- _Request_: Switch each "photograph" in the lines below to "image" and write the lines out again with nothing else altered.
__________________________________________________
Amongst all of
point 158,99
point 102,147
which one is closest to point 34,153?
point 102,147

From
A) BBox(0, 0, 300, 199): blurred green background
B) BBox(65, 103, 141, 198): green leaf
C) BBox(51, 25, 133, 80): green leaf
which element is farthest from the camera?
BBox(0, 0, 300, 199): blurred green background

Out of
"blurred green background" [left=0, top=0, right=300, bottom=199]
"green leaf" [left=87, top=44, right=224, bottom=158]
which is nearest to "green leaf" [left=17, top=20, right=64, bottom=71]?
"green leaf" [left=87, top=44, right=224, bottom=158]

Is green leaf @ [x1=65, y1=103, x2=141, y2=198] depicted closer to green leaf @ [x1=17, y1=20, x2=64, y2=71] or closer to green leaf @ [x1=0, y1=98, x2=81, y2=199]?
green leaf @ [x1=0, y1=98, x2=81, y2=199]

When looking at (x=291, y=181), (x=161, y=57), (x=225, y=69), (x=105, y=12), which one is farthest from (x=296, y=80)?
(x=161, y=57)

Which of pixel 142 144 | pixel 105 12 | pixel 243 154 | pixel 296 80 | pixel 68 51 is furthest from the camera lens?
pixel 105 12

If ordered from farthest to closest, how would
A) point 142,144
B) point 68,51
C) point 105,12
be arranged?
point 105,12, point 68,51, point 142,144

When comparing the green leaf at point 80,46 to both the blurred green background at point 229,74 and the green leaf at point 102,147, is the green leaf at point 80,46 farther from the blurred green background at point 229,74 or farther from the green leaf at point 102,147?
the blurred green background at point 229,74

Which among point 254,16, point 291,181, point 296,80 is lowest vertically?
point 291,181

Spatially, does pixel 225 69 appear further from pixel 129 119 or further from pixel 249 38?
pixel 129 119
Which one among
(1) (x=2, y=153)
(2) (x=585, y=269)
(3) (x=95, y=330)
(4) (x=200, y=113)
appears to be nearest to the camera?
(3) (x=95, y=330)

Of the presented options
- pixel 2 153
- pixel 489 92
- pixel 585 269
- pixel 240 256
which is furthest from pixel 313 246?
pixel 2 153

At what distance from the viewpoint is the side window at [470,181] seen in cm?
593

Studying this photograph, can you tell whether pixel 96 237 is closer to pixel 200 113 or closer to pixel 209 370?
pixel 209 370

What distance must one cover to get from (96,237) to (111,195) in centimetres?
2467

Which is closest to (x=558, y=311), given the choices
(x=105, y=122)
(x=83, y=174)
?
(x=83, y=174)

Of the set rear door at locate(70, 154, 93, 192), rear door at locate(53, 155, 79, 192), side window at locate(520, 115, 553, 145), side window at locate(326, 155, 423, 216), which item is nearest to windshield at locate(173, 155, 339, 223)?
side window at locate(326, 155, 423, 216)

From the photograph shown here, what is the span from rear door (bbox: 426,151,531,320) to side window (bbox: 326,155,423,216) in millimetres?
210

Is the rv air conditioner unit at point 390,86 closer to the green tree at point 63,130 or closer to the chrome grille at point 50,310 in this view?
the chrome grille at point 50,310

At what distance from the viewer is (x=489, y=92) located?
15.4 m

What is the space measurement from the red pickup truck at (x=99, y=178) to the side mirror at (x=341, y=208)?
__________________________________________________
- _Exercise answer_:
Amongst all of
point 158,99
point 102,147
which one is closest to point 34,153?
point 102,147

From
A) BBox(0, 0, 300, 199): blurred green background
B) BBox(65, 103, 141, 198): green leaf
C) BBox(51, 25, 133, 80): green leaf
which element is farthest from the camera?
BBox(0, 0, 300, 199): blurred green background

Out of
"blurred green background" [left=0, top=0, right=300, bottom=199]
"green leaf" [left=87, top=44, right=224, bottom=158]
which is nearest to "green leaf" [left=17, top=20, right=64, bottom=71]?
"green leaf" [left=87, top=44, right=224, bottom=158]

Is green leaf @ [x1=65, y1=103, x2=141, y2=198] depicted closer to green leaf @ [x1=17, y1=20, x2=64, y2=71] or closer to green leaf @ [x1=0, y1=98, x2=81, y2=199]?
green leaf @ [x1=0, y1=98, x2=81, y2=199]

When looking at (x=291, y=181), (x=161, y=57), (x=225, y=69), (x=105, y=12), which one is farthest from (x=296, y=80)?
(x=161, y=57)

Which of pixel 142 144 | pixel 105 12 | pixel 243 154 | pixel 296 80 | pixel 68 51 is furthest from the camera lens?
pixel 105 12

If ordered from farthest to closest, how would
A) point 142,144
B) point 68,51
C) point 105,12
be arranged?
point 105,12, point 68,51, point 142,144

When comparing the green leaf at point 80,46 to both the blurred green background at point 229,74 and the green leaf at point 102,147, is the green leaf at point 80,46 farther from the blurred green background at point 229,74 or farther from the green leaf at point 102,147?
the blurred green background at point 229,74

Which among point 254,16, point 291,181, point 296,80 is lowest vertically?
point 291,181

Spatially, does pixel 225 69 appear further from pixel 129 119 or further from pixel 249 38?
pixel 129 119
Which one among
(1) (x=2, y=153)
(2) (x=585, y=269)
(3) (x=95, y=330)
(4) (x=200, y=113)
appears to be nearest to the camera?
(3) (x=95, y=330)

Of the presented options
- pixel 2 153
- pixel 489 92
- pixel 585 269
- pixel 240 256
which is furthest from pixel 313 246?
pixel 2 153

At what distance from the viewpoint is the side window at [470,181] seen in cm?
593

Studying this image, can you tell whether pixel 96 237 is closer to pixel 200 113 or closer to pixel 209 370?
pixel 209 370

What distance must one cover to get from (96,237) to (111,195) in centimetres?
2467

Which is closest to (x=558, y=311), given the choices
(x=105, y=122)
(x=83, y=174)
?
(x=83, y=174)

Of the set rear door at locate(70, 154, 93, 192), rear door at locate(53, 155, 79, 192), side window at locate(520, 115, 553, 145), side window at locate(326, 155, 423, 216), which item is nearest to windshield at locate(173, 155, 339, 223)?
side window at locate(326, 155, 423, 216)

From the image shown here, what is the span from rear door (bbox: 426,151,531,320) to side window (bbox: 326,155,423,216) in millimetres?
210

Is the rv air conditioner unit at point 390,86 closer to the green tree at point 63,130 or closer to the chrome grille at point 50,310 in this view?
the chrome grille at point 50,310

At what distance from the viewer is (x=489, y=92) located?
15.4 m

What is the space measurement from the red pickup truck at (x=99, y=178) to the side mirror at (x=341, y=208)?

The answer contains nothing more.